The annular solar eclipse could be seen for more than three hours in the Dominican Republic.
The annular solar eclipse was seen in the Dominican Republic for a little more than three hours this Saturday, according to the Dominican Astronomical Association (Astrodom).
Dozens of people showed up at the Museum of Natural Sciences of Santo Domingo, where they could appreciate the eclipse through telescopes and other devices.
“The weather conditions were optimal, ideal for enjoying the eclipse,” Félix León, a member of Astrodom, told EFE, who witnessed the phenomenon with his family.
Leon said the eclipse had maximum exposure in the country’s capital of 49.7%, which could be more significant towards the west of the Caribbean nation.
“We were giving explanations to people about this annular solar eclipse, and everyone who enjoyed it did so with the recommended protection measures,” León added, reiterating that, contrary to the partial solar eclipse of 2017, this time, the weather conditions were “magnificent” to enjoy it.

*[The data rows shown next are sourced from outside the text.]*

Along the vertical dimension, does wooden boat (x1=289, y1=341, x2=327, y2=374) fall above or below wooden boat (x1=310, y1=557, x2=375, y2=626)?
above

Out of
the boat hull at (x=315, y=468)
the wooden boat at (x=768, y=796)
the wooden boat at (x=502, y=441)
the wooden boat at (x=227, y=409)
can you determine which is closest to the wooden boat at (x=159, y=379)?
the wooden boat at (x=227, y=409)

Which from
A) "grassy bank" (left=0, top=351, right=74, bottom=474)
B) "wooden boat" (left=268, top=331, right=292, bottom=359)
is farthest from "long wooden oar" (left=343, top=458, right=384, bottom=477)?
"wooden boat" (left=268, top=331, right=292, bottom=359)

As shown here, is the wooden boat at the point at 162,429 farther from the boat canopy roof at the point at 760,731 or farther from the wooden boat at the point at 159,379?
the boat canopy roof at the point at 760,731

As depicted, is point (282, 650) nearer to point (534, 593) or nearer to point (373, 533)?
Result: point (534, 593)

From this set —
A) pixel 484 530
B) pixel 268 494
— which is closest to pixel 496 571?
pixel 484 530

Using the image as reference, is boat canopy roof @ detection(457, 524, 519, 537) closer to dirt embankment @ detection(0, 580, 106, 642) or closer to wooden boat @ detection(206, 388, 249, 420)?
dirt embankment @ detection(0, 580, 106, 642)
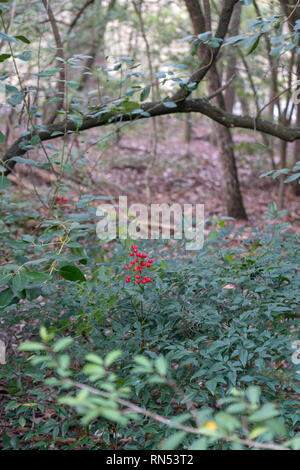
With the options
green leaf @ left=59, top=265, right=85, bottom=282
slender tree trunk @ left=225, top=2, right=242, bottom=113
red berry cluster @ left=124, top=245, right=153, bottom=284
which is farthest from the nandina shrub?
slender tree trunk @ left=225, top=2, right=242, bottom=113

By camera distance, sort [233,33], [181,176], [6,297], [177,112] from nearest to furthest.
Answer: [6,297], [177,112], [233,33], [181,176]

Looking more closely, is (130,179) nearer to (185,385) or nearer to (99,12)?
(99,12)

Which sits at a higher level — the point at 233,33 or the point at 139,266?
the point at 233,33

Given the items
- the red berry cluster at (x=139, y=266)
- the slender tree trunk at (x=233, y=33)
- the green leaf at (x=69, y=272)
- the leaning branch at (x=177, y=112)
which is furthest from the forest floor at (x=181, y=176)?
the green leaf at (x=69, y=272)

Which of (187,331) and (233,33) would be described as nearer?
(187,331)

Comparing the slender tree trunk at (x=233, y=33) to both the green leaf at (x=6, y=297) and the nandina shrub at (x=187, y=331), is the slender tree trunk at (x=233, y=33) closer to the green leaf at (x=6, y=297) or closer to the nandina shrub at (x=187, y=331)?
the nandina shrub at (x=187, y=331)

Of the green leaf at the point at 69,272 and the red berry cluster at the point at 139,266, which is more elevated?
the red berry cluster at the point at 139,266

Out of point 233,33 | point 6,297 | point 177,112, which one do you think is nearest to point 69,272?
point 6,297

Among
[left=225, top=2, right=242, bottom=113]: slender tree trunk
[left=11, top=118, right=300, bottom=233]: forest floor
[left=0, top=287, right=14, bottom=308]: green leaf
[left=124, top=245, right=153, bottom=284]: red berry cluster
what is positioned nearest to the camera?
[left=0, top=287, right=14, bottom=308]: green leaf

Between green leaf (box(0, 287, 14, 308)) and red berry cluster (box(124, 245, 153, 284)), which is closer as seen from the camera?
green leaf (box(0, 287, 14, 308))

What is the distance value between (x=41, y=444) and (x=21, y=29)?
6330mm

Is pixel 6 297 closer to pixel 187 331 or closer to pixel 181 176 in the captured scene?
pixel 187 331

Several major Dominican newspapers posted on their websites the worldwide monitoring that the EFE Agency gave to the eclipse through its YouTube channel.
An eclipse occurs when one astronomical object totally or partially hides another. From Earth, we can see solar and lunar eclipses. In the first case, the Moon obscures the solar disk, and in the second, the Moon intervenes in the shadow that the Earth casts in space.
In an annular eclipse like today’s, the Moon does not cover the Sun’s disk, although their centers are well aligned, and the result is a bright orange ring surrounding the lunar disk.
The eclipse began its path on Saturday on the coast of the northwestern United States, from where it continued through the United States and parts of Central America, the Caribbean, and South America.